My brain spends most of the day ping pong-ing between tasks and ideas, making it difficult to relax and not focus on the stress of the day when I come home from work. Mentally quiet activities like yoga don’t calm my wandering mind down, but rather give my thoughts space to roam wild. Over the years, I’ve found that I need activities that keep my thoughts focused on something. Take baking, for instance. My mind can’t wander; I have to focus on the recipe, measuring, gathering ingredients, doing the next step. Everything is written down so I don’t have to do much thinking, just focusing and staying with the step at hand. Ballet is my physical equivalent of baking — my mind stays focused on learning positions, remembering what comes next in the sequence, or even reminding myself to put emphasis on the right beat of my pique.
The mental benefits of ballet for me personally may be somewhat unorthodox, but studies continue to explore the relationship between ballet and the brain. As more adults look to alternative forms of physical activity as they age, the benefits of dance on the mind increasingly stand out. A 2003 study explored how the mental effort and social component of ballet can reduce the risk of dementia.

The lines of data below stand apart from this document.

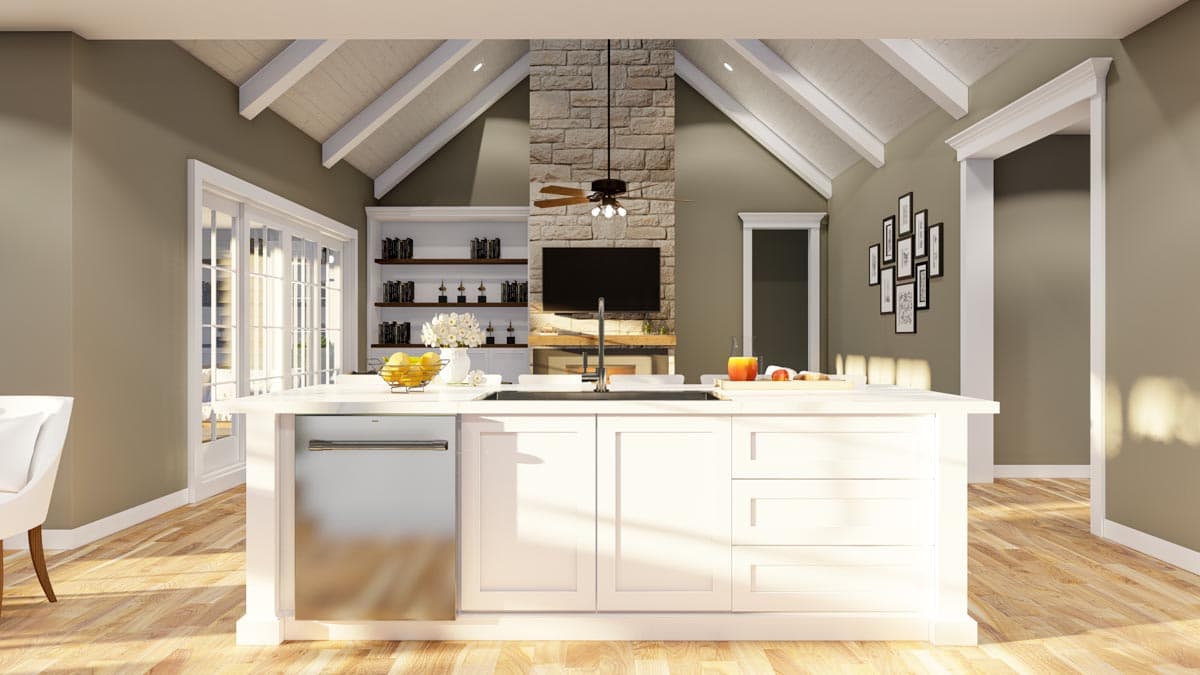 Open concept kitchen with vaulted beamed ceiling, stone fireplace, large island with sink, and French doors.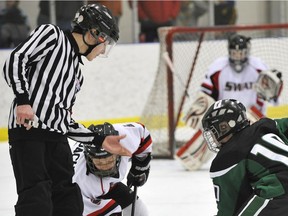 A referee drops the puck for atom AA teams SWAT Spitfires and the Spruce Grove Saints playing in the Quikcard Edmonton Minor Hockey Week at the Terwillegar Community Recreation Centre in Edmonton.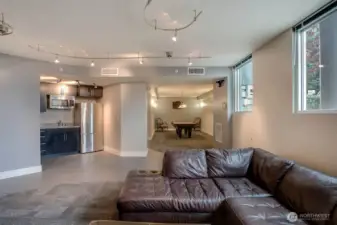 Community room with pool table, fireplace, kitchen prep area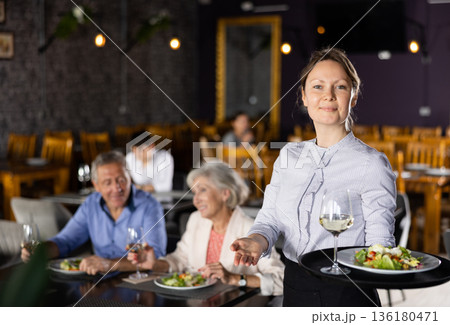 Smiling female owner of restaurant standing with serving tray 136180471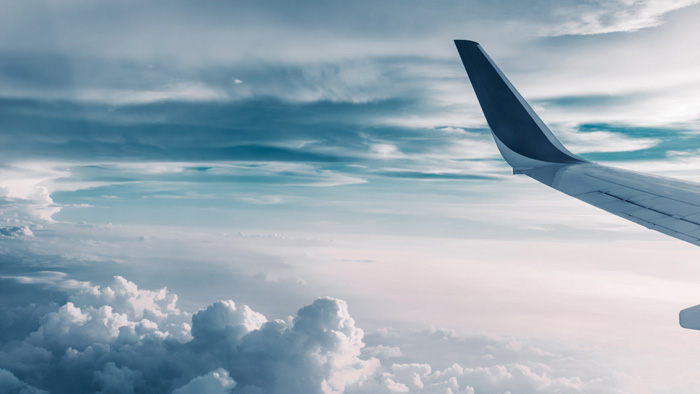 Vy från flygplan i luften ovanför molnen. Vingen från flygplanet syns till höger. 
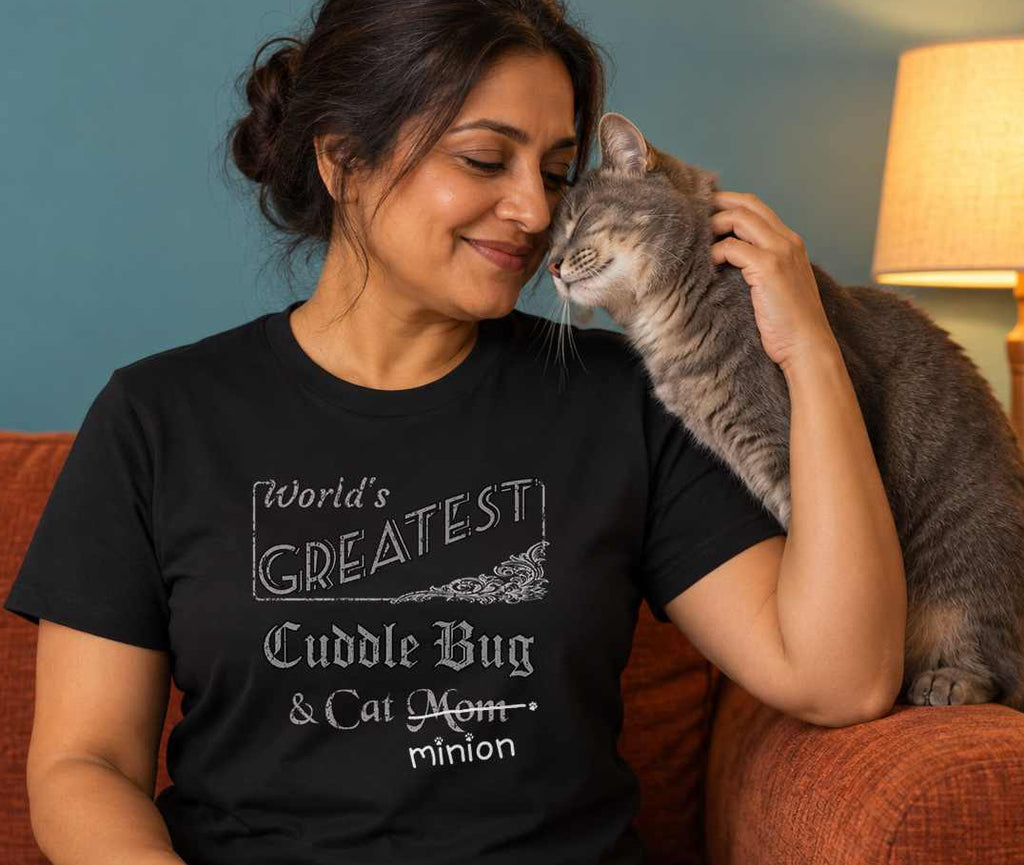 Woman seated with a cat nuzzling their cheek from an armrest, wearing a black crew-neck t-shirt that reads, “World’s Greatest Cuddle Bug & Cat Mom” with “Mom” crossed out and “minion” handwritten below with paw prints.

And for those with Parkinson’s disease, ballet can aid in expression and communication.
There’s even evidence that ballet can make the brain more effective at balancing. Ballet may change how the brain gets signals from the inner ear, helping to reduce dizziness (think of all of those pirouettes!)
Ballet may simply be a hobby for me, but that doesn’t mean I can’t enjoy it or take it seriously. In fact, it’s not so weird, being a ballerina in my late 20s. I get up and move, I allow my mind time to decompress, I form friendships with other “grown up” ballerinas, and I build my confidence more each week. Some fitness activities leave me feeling a little flat, but, with ballet, I’m creating something through dance and expression.
And I’m helping to keep those tater tots at bay.